It was 8 p.m. on a Tuesday in early June; I was packing for two days of hiking in the Adirondacks. As my home state of Vermont continued to slowly reopen over coronavirus shutdowns, some restrictions on out-of-state travel began to lift and I was looking forward to a change of scenery.
Then I heard the news.
“They opened it. And there’s still snow! Did you see MWAC’s site?”
The Mount Washington Avalanche Center stopped posting condition reports at the end of March when a closure was placed on the East side of the mountain. Coupled with the closure of the Pinkham Notch parking lot, access to Tuckerman Ravine and the surrounding area was cut off in an effort to reduce unnecessary crowding and risk-taking while COVID-19 infection rates were on the rise in the Northeast.
I assumed the closures marked the end of ski season—no spring corn and sunshine on some of the east coast’s steepest terrain this year. I was wrong.
On June 9, the MWAC website reported significant wind-loading through the winter and consistently below-freezing temperatures, along with storms in late April and May contributing to an unusually deep snowpack for this time of year. In other words, it goes.
My plans changed instantly. I texted two friends. By 9 p.m. it was ski season again.
We arrived at Pinkham Notch Visitor’s Center the next morning, threw on our packs, and made the three-mile hike up in trail runners, skis and boots on our packs. Glimpses of the headwall and Hillman’s Highway confirmed what we saw online. There’s still a lot of snow up there.
A few confused looks from passing hikers later and we were at the base of the bowl. We changed from trail shoes to ski boots and start the climb up Left Gully. We were the only three people in the entire ravine.
Zach Masi lead the way, setting the boot pack up the pristine gully. On a normal day in Tuckerman, we’d be joining a conga line of skiers making the slog to the top.

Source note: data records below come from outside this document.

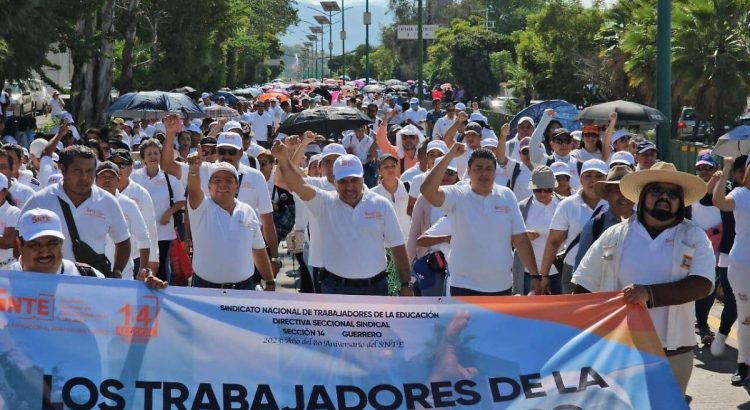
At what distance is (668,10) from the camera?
14.4 meters

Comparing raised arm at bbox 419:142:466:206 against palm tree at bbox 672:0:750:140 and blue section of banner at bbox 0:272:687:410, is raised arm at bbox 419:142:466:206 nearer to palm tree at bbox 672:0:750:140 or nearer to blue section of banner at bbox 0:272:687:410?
blue section of banner at bbox 0:272:687:410

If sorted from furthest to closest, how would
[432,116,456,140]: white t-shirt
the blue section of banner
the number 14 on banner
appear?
[432,116,456,140]: white t-shirt
the number 14 on banner
the blue section of banner

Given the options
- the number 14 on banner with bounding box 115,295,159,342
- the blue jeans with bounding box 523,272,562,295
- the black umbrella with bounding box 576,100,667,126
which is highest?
the black umbrella with bounding box 576,100,667,126

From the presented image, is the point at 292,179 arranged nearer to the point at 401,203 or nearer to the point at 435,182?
the point at 435,182

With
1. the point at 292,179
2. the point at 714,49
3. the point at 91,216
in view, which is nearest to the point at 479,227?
the point at 292,179

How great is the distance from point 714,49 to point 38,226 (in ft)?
65.5

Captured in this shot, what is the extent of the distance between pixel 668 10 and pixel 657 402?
9169mm

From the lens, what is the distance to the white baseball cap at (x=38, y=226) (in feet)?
20.4

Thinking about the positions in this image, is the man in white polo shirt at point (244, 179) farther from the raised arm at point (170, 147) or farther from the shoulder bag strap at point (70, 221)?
the shoulder bag strap at point (70, 221)

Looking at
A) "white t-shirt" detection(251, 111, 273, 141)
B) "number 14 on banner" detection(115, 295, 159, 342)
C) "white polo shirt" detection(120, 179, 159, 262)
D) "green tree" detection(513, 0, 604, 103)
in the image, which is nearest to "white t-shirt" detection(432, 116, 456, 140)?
"white t-shirt" detection(251, 111, 273, 141)

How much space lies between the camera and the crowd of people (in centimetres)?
647

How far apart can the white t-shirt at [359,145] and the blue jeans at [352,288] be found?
11.9m

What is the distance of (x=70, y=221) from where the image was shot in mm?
7848

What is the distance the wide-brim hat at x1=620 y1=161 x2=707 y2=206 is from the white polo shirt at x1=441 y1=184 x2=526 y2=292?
4.86ft
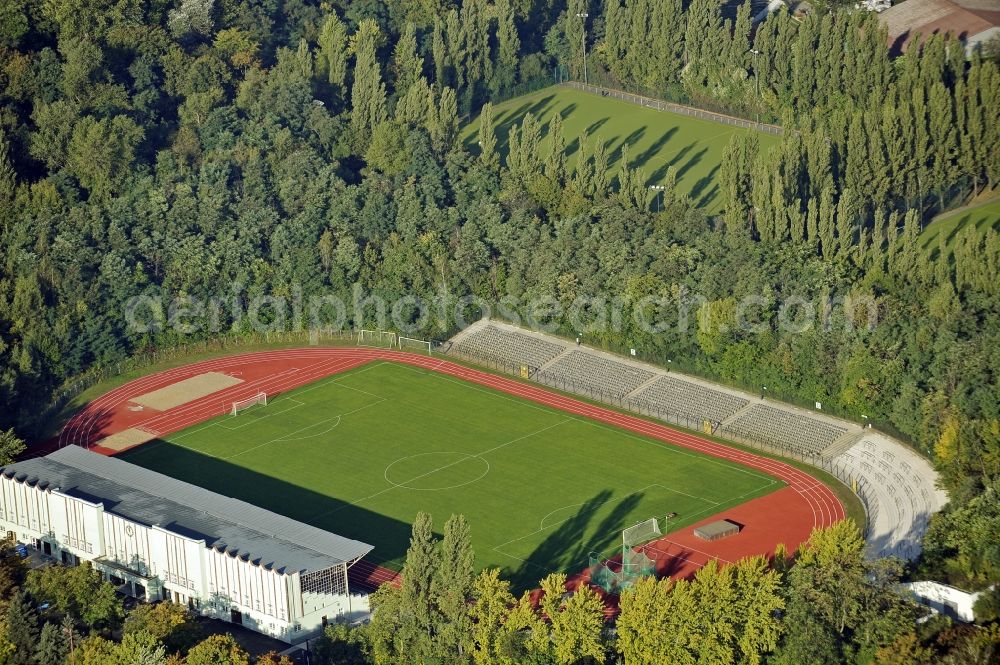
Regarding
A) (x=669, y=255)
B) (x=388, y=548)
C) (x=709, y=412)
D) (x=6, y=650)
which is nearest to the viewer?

The most commonly skied line in the bowl, Left Gully is normally skied off and bumped out. Instead, midday, and there wasn’t a single track.
We found a ledge where the snow ends and take it all in, remarking that it’s always steeper than we remember. Masi dropped first, followed by Andrew Bock. The snow, sun-softened and smooth, couldn’t have been better. I watched as they arced massive turns at speed where hop-turns and bump skiing are usually the norm, then drop in and follow suit. Our shouts echoed down the gully. Some runs are too good to ski in silence.
At the bottom, we found a lone hiker, seemingly unamused by our loud, vocal descent. He probably wished he was having as much fun. We took a quick break to refuel and headed back up Left Gully. Ambitions to ski a different line on the face were deterred by a mandatory gap over a crack that is surely a deep crevasse. Another down Left Gully it is.
The second run was equally as incredible as the first. Is it seriously June? Stoke propelled us right back up the boot pack for the third time. We didn’t stop at the ledge, but instead climbed on past the snow to gain the ridge.
Piles of loose, shifting granite made for an awkward, uncomfortable traverse in ski boots, but after 15 minutes we reached the top of our line.
Aptly named, Hillman’s Highway is long and wide open. Still steep, but mellower than the top of Left Gully. This one was a party lap, the three of us skiing it simultaneously. Halfway down, I started to feel the burn. My legs wanted a break but it was too damn fun to relent. By the bottom of the run, they’d melted to Jell-o. Best run of the day, no question.
There was talk of another lap, but we decided to call it and savor the high we were riding. We traded boots and bibs for trail shoes and shorts and we headed back down to the car. We all called it quits on ski season a month ago and yet… this was the best day of the season. No question.